Someone — something — was slaughtering the crew. It stalked the arterial corridors of the station, bathed in shadow and the dying heartbeat of crimson emergency lamps. Primary, secondary and even tertiary power nodes had been sabotaged, communications reduced to a droning buzz of white noise that repeated endlessly across open vox-channels. Korja had been trapped between pneumatically sealed bulwarks for what he could measure as 3 days; time had become impermanent, the incessant growling of his belly the only reminder of the grim reality.
Cundara Station was a relatively unimportant relay point between the Ultima Segmentum and its surrounding territories, used by smaller Imperial craft with the explicit coordinates and clearance codes for the purposes of refueling and potential resupply. Korja served aboard the station as a noncommissioned junior dock-supervisor, the sad penance of being born 14th in line to a minor aristocratic household on a backwater agriworld. He recalled the nights of his youth spent stargazing up to the heavens and dreaming of rogue trader’s life — charting the galactic rim, cataloguing unexplored trade routes and accruing an entourage of lackeys, companions and potential lovers — yet voidbound life had proven the opposite of his idyllic youth.

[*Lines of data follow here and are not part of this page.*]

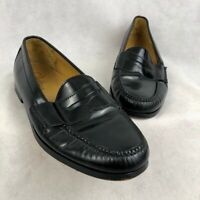 Cole Haan Mens Pinch Penny Loafers Black Leather Slip-On Moc Toe Shoes 10.5 D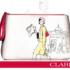 Une Pochette Clarins offerte chez Marionnaud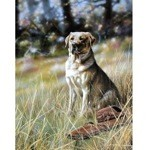 Dedication Print (Labrador Retriever)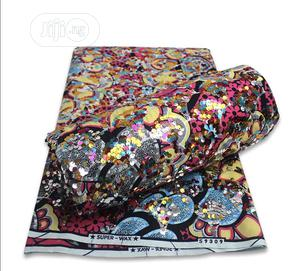 Ankara With Sequins   Clothing for sale in Lagos State, Surulere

Korja’s tongue was thick with dried mucous, his head swimming in the darkness as stale, recycled air provided less and less of what his aching brain so desperately needed. The stench of his own musk clogged his nostrils, and as much as it pained Korja’s pride, the stench of his designated pissing-corner was becoming unbearable. He prayed to the Emperor for salvation, and alternatively, leniency. He had not seen the horrors beyond his plasteel prison, only the initial cries of confusion and the shuffling of hurried footfalls. At first, there were those who’d inquired of his well-being, spending a few meager minutes to override the locked emergency doors. It had all seemed like a bad joke until the screaming started; God-Emperor, the screams. Korja pushed them from his mind, slumped against the unfeeling plasteel as he shifted between the darkness of reality and that of his mind. The junior officer was prepared to slip back into a dreamless sleep when the steady thump of pounding boots echoed from the other side of the bulwark opposite to him. His legs were numb yet his heart pounded with an adrenal burn that tasted of copper in his mouth, the primal tension of his reptilian hindbrain kicking into gear.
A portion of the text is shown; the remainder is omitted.